- _PROBLEM TO SOLVE_:
Each line containing the string "Muridae" should be copied out of the entries.

Stored data entries
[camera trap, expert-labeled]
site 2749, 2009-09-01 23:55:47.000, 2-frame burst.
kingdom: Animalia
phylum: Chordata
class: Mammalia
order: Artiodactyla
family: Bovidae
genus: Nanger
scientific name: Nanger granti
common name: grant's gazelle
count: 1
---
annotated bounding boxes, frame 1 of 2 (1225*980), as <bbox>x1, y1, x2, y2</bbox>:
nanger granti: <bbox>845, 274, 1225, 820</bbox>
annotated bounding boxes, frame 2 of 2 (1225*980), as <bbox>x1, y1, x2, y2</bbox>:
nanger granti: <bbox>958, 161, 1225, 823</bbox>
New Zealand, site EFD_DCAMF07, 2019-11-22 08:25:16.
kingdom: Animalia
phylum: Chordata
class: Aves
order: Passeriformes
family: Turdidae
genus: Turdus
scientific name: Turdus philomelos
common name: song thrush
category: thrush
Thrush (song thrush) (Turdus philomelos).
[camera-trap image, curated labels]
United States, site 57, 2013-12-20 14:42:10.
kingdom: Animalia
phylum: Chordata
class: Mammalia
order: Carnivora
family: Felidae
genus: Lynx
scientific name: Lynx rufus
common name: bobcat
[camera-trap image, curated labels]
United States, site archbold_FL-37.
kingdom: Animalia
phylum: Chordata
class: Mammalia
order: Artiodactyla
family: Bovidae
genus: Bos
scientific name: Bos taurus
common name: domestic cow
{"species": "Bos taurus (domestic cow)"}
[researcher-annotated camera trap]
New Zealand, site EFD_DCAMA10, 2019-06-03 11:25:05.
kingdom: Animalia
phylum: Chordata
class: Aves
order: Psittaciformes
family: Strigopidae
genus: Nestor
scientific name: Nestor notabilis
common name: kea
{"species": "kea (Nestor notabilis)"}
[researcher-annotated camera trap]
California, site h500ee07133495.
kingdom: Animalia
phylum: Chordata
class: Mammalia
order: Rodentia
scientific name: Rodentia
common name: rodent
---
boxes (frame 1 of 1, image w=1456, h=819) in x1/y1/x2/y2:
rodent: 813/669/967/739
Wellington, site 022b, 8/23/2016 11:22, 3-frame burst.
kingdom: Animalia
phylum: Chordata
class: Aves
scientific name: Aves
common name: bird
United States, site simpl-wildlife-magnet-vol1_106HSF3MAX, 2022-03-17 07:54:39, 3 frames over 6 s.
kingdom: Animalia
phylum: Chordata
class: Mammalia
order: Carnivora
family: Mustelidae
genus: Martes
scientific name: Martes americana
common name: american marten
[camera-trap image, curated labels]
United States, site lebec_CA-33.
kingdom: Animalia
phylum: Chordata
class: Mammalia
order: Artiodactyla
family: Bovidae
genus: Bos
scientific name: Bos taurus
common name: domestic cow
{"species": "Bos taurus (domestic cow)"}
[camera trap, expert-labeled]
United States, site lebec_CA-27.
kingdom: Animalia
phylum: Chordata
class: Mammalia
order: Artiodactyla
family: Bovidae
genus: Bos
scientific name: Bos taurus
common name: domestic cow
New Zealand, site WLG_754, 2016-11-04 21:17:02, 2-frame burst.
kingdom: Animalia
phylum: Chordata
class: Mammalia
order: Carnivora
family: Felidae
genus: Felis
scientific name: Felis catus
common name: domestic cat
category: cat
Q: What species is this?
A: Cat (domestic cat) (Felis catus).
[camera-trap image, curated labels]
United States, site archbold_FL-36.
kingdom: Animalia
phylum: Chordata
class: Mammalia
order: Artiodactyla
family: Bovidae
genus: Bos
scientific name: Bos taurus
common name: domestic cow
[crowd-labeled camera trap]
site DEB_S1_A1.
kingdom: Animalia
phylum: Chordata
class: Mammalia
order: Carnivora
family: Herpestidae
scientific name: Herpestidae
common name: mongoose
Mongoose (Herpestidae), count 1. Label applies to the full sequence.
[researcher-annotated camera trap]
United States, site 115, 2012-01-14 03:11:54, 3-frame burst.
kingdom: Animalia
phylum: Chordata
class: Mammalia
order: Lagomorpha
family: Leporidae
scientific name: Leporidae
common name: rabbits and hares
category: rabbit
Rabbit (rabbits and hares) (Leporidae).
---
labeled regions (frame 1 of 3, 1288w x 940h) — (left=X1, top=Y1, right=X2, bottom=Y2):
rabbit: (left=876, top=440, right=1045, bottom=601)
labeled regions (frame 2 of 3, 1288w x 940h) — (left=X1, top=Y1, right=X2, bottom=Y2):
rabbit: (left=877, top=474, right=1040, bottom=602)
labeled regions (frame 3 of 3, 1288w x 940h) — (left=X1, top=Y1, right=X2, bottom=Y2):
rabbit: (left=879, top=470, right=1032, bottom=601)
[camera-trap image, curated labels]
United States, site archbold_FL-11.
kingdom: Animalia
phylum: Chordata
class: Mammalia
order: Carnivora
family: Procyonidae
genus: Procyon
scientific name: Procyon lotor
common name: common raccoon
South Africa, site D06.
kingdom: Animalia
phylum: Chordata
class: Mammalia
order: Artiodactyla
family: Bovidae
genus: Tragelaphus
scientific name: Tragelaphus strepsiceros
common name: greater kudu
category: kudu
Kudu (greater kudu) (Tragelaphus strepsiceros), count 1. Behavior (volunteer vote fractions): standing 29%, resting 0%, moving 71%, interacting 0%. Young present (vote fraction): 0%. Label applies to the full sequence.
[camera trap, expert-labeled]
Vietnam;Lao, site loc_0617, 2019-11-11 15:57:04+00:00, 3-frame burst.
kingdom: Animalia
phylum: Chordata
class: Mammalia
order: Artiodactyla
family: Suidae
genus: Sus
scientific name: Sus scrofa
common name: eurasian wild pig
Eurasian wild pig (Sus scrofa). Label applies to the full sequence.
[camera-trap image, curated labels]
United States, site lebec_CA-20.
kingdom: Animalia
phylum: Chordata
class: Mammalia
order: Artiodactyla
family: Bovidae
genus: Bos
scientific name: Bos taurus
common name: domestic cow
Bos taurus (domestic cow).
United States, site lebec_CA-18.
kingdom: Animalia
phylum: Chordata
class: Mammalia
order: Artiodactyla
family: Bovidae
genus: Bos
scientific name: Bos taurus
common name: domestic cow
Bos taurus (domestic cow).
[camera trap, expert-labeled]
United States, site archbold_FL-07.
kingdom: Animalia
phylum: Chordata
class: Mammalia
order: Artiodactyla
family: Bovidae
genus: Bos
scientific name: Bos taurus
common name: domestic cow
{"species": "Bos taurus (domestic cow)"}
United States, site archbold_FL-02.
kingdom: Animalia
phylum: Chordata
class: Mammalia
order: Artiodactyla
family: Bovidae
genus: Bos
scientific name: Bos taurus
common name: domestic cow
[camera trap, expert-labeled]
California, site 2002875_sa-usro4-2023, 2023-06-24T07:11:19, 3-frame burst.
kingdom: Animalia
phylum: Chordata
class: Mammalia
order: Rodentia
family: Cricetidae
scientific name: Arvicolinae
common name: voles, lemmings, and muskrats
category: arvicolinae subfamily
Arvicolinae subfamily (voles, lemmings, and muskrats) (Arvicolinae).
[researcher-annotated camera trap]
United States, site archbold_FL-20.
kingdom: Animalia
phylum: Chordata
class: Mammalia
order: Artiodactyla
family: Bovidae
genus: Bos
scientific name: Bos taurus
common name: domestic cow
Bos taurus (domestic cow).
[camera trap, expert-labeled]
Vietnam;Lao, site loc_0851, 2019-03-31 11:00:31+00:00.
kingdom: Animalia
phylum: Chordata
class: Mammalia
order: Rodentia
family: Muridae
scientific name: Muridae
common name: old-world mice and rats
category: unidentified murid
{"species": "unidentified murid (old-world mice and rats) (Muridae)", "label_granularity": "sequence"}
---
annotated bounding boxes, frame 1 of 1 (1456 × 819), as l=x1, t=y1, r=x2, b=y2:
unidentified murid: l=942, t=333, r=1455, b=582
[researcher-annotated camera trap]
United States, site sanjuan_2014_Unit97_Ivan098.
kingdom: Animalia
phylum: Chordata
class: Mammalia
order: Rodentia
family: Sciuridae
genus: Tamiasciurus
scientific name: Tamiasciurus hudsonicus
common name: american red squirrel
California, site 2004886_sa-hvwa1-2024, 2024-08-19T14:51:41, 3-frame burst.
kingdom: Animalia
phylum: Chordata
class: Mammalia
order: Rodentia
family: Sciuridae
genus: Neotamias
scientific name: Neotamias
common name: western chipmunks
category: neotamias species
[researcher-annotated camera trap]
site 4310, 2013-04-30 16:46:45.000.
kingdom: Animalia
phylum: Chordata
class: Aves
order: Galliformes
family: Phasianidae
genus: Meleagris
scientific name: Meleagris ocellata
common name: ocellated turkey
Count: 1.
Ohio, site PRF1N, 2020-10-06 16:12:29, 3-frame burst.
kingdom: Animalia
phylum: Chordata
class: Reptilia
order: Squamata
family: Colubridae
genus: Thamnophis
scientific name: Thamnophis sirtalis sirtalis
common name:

- _ANSWER SPACE_:
family: Muridae
scientific name: Muridae
{"species": "unidentified murid (old-world mice and rats) (Muridae)", "label_granularity": "sequence"}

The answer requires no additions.